Waldtundra

Die Waldtundra ist der Übergang (Ökoton) vom borealen Nadelwald (Taiga) zur baumlosen Tundra. Sie reicht von der Grenze des geschlossenen borealen Waldes nordwärts bis zur polaren Baumgrenze und leitet als Subarktis von der kalt-gemäßigten Zone zur Arktis über. In einer Breite von 10 bis 50, selten bis zu 300 Kilometer, zieht sie sich in ost-westlicher Richtung als Band rund um die nördliche Halbkugel. An der Hudson-Bay erreicht sie beim 55. nördlichen Breitengrad ihren südlichsten Punkt, auf der Taimyrhalbinsel im mittleren Sibirien reicht sie bis zum 70. Breitengrad.

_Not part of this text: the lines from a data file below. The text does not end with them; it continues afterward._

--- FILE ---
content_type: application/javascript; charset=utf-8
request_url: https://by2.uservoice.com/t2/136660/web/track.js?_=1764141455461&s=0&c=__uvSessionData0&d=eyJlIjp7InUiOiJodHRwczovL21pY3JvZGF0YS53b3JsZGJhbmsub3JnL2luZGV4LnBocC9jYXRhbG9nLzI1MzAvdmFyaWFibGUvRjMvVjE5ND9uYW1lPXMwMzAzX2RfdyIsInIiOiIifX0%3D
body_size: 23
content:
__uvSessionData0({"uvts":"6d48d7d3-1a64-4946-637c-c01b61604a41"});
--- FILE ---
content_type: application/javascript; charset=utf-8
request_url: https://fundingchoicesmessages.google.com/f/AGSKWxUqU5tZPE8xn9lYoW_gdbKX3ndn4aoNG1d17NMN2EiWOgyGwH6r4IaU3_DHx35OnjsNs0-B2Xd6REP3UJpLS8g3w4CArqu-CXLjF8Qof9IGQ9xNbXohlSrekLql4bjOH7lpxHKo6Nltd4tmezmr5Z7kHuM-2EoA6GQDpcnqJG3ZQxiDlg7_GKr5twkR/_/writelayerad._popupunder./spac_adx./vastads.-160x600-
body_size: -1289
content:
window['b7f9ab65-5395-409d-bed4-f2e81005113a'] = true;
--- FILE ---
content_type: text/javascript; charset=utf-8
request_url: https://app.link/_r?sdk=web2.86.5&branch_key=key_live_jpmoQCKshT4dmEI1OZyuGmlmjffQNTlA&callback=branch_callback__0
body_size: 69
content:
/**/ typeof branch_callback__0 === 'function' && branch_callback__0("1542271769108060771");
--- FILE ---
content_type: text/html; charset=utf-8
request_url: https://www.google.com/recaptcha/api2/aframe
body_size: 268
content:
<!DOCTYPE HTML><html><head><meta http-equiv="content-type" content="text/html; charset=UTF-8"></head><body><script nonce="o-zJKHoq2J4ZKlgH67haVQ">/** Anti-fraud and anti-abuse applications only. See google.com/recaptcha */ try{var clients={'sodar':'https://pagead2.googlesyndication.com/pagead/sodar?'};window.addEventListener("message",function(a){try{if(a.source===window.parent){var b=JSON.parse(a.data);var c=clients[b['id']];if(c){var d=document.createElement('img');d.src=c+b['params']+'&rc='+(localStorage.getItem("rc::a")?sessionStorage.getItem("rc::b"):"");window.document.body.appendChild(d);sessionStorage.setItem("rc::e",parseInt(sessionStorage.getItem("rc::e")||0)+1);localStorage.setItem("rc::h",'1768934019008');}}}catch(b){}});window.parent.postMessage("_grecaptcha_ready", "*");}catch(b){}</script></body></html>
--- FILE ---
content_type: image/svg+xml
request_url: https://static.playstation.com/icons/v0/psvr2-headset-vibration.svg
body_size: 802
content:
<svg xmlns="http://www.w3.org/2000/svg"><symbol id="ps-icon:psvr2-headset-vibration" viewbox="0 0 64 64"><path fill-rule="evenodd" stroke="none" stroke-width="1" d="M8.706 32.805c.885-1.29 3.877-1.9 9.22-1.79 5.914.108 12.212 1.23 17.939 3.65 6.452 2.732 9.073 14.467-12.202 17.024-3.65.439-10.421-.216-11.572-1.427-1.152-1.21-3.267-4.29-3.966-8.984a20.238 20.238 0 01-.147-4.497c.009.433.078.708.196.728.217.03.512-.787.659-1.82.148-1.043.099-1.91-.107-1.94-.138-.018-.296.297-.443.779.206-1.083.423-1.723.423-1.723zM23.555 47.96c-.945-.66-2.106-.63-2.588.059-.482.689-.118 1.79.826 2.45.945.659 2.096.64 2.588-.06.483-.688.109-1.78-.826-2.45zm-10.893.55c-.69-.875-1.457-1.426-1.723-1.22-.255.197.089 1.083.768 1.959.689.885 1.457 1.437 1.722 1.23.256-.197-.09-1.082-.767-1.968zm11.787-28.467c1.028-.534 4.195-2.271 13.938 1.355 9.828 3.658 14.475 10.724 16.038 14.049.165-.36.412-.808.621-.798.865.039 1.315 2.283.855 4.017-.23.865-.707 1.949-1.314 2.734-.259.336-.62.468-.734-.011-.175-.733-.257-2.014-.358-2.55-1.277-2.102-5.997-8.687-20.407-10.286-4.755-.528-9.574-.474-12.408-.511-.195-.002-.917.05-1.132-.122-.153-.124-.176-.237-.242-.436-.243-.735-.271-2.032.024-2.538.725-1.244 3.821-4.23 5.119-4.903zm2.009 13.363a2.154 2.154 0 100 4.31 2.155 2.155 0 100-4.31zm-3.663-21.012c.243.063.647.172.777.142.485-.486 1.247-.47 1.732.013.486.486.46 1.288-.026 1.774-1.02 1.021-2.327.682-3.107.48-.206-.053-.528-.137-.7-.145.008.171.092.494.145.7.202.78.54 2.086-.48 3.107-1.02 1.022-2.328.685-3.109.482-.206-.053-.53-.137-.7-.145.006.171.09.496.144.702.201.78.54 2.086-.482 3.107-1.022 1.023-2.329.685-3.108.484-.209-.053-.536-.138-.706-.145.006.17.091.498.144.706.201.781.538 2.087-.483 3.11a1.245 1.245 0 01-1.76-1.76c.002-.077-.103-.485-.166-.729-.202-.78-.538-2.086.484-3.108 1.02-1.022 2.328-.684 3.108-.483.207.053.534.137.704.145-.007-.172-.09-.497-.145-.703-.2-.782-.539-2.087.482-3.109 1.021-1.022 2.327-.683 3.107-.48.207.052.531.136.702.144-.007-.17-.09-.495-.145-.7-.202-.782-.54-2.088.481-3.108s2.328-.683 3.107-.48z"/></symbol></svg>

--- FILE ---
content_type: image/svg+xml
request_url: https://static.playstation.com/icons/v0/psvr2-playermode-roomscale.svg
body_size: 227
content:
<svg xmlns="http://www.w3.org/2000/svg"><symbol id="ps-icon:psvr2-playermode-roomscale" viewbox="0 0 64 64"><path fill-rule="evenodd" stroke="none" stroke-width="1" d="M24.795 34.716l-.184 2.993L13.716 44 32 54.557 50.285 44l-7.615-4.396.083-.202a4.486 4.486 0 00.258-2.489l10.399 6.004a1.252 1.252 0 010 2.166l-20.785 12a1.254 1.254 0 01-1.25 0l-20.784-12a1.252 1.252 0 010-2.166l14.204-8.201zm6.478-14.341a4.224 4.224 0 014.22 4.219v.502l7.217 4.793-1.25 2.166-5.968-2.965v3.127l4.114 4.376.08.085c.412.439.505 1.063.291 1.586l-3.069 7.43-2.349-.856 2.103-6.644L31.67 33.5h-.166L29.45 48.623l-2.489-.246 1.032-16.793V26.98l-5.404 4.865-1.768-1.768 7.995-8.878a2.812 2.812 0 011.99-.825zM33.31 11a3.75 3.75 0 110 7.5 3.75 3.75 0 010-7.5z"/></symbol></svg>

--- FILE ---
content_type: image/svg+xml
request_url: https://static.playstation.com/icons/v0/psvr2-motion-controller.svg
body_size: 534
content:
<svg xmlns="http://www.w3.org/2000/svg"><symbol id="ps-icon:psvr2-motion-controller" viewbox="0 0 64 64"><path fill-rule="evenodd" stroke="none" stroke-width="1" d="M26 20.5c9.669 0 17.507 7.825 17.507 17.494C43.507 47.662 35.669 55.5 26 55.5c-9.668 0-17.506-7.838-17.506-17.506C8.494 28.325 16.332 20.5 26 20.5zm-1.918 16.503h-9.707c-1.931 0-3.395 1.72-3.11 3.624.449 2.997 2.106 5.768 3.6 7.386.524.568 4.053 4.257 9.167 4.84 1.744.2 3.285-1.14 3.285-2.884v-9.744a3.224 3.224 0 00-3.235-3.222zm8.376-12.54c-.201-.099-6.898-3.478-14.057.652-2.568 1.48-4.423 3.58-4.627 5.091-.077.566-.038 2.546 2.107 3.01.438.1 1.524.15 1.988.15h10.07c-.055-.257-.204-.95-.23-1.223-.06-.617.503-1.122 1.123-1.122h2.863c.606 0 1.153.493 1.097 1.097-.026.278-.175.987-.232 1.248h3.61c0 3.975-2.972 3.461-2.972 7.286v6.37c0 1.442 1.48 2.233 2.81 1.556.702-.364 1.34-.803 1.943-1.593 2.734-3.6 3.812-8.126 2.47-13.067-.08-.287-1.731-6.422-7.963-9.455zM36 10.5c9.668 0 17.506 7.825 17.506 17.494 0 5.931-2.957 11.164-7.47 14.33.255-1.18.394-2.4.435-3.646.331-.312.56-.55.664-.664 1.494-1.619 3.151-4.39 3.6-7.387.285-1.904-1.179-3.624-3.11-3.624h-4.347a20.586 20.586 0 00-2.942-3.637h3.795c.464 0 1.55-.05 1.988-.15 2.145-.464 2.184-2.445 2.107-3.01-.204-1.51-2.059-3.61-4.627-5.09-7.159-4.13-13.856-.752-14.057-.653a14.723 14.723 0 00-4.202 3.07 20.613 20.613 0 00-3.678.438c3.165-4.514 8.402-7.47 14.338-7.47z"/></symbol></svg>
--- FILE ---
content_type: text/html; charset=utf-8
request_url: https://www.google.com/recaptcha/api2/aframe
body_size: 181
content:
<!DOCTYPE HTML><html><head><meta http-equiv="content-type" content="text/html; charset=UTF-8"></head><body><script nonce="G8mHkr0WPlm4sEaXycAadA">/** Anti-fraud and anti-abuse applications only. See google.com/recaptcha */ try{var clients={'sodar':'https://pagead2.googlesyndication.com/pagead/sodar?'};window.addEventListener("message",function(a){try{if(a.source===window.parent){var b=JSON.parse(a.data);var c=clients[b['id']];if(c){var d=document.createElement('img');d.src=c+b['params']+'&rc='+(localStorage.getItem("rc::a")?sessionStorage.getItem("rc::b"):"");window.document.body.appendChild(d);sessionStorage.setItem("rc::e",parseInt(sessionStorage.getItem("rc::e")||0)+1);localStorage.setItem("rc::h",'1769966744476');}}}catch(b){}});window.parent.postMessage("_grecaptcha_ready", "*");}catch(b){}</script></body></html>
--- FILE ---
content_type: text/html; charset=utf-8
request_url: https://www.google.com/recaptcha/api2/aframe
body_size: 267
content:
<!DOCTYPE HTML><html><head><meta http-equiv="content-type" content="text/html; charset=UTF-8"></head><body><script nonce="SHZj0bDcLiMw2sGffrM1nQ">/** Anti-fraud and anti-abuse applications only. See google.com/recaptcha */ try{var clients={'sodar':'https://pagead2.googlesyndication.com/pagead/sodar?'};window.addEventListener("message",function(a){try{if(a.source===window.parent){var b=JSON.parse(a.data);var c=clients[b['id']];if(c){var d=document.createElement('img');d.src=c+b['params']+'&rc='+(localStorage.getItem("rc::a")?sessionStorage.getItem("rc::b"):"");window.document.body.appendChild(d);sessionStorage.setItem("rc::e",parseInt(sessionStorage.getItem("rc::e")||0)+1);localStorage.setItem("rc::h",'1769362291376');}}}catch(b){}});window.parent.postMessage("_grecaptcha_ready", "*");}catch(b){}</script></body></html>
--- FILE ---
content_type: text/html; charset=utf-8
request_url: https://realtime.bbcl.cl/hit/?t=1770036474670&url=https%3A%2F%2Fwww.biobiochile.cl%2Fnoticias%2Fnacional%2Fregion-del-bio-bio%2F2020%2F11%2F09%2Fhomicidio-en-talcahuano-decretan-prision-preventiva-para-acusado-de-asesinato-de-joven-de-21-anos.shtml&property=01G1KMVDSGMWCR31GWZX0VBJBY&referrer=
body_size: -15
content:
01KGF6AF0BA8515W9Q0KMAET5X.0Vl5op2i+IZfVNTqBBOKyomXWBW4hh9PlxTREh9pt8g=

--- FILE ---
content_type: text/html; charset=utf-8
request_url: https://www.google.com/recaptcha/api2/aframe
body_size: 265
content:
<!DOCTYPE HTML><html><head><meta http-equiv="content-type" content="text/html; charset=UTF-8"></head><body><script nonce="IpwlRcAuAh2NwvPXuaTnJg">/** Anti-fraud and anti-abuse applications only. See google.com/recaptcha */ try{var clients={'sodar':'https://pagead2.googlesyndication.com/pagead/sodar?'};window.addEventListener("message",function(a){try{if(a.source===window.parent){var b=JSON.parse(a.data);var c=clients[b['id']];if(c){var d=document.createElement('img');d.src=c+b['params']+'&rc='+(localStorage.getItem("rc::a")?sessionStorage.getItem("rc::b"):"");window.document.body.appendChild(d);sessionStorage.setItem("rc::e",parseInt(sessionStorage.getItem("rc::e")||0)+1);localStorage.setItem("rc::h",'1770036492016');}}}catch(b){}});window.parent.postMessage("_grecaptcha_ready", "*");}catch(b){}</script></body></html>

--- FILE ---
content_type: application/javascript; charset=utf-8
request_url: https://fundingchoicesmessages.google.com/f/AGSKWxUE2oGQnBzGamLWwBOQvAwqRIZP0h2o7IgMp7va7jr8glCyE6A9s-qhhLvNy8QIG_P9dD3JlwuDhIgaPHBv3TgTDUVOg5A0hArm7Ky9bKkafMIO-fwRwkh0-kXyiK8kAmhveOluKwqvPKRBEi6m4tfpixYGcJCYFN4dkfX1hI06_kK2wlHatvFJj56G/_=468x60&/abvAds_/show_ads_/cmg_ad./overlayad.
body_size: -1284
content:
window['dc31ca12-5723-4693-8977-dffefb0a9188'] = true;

Typischerweise wechseln sich in der Waldtundra geschlossene Waldflächen und offene Tundra mosaikartig ab. Dabei wächst der Wald an Stellen, die etwas wärmer und windgeschützt sind, etwa in Flusstälern und an Südhängen. Der Boden taut im Sommer nur oberflächlich auf (Permafrostboden) und bietet den Pflanzen nur einen geringen Wurzelraum. Die Wurzelkonkurrenz der weit über den Kronenbereich hinauswachsenden Baumwurzeln führt zu großen Abständen zwischen den einzelnen Bäumen. In lichten Wäldern taut der Boden leichter auf, im Schatten dichter Wälder bleibt der Boden länger gefroren. Eine weitere Besonderheit des Bodens sind die hier häufig zu findenden Palsen.

Hauptsächlich wachsen in der Waldtundra Birken, Lärchen und Fichten. Im ozeanischen Klima sind es die Birken, bei kontinentalem Klima die Nadelbäume, die die nördliche Baumgrenze bilden. Im Norden Skandinaviens, auf Island und Grönland wird die Waldtundra von der Moor-Birke (Betula pubescens subsp. tortuosa) gebildet, im Norden Osteuropas von der Sibirischen Fichte (Picea obovata), weiter östlich folgen die Sibirische Lärche (Larix sibirica) und die Dahurische Lärche (Larix gmelinii). An der Pazifikküste Russlands ist wieder eine Birke, Ermans Birke (Betula ermanii), die die Baumgrenze bildet. In Nordamerika wachsen in der Waldtundra vor allem Schwarz-Fichte (Picea mariana) und Weiß-Fichte (Picea glauca), dazu die Papier-Birke (Betula papyrifera) und Balsam-Pappel (Populus balsamifera). Der Unterwuchs des Waldes besteht hauptsächlich aus Zwergsträuchern wie verschiedenen Weiden (Salix), Heidelbeeren (Vaccinium), Moosheide (Phyllodoce), Silberwurzen (Dryas), Alpen-Bärentraube (Arctostaphylos alpinus) und Zwerg-Birke (Betula nana). Wichtig sind im Unterwuchs auch Moose und Flechten.

Während der nacheiszeitlichen Wärmeperiode (Boreal von 7500 bis 5500 v. Chr.) lag die Waldgrenze weiter nördlich. An einigen Orten, etwa in Kanada, ist die heutige Verbreitung von Bäumen auf frühere, wärmere Perioden zurückzuführen. Die Bäume an der nördlichen Baumgrenze bilden nur in optimalen Jahren Samen, auch die Sämlinge überleben nur, wenn einige warme Jahre folgen. Wichtig für den Bestand ist der Nachschub durch den Wind von südlicher wachsenden, regelmäßiger fruchtenden Bäumen.

Literatur

  • Jürgen Schultz: Handbuch der Ökozonen. Ulmer-Verlag, Stuttgart 2000, S. 201–204. ISBN 3-8252-8200-7 (UTB; Bd. 8200).
  • Heinrich Walter, Siegmar Breckle: Ökologie der Erde. Spektrum Akademischer Verlag, Heidelberg 1999.
    • Bd 3. Spezielle Ökologie der gemäßigten und Arktischen Zonen Euro-Nordasiens. S. 485–490. ISBN 3-825-28022-5.
    • Bd 4. Gemäßigte und Arktische Zonen außerhalb Euro-Nordasiens. S. 482. ISBN 3-437-20371-1.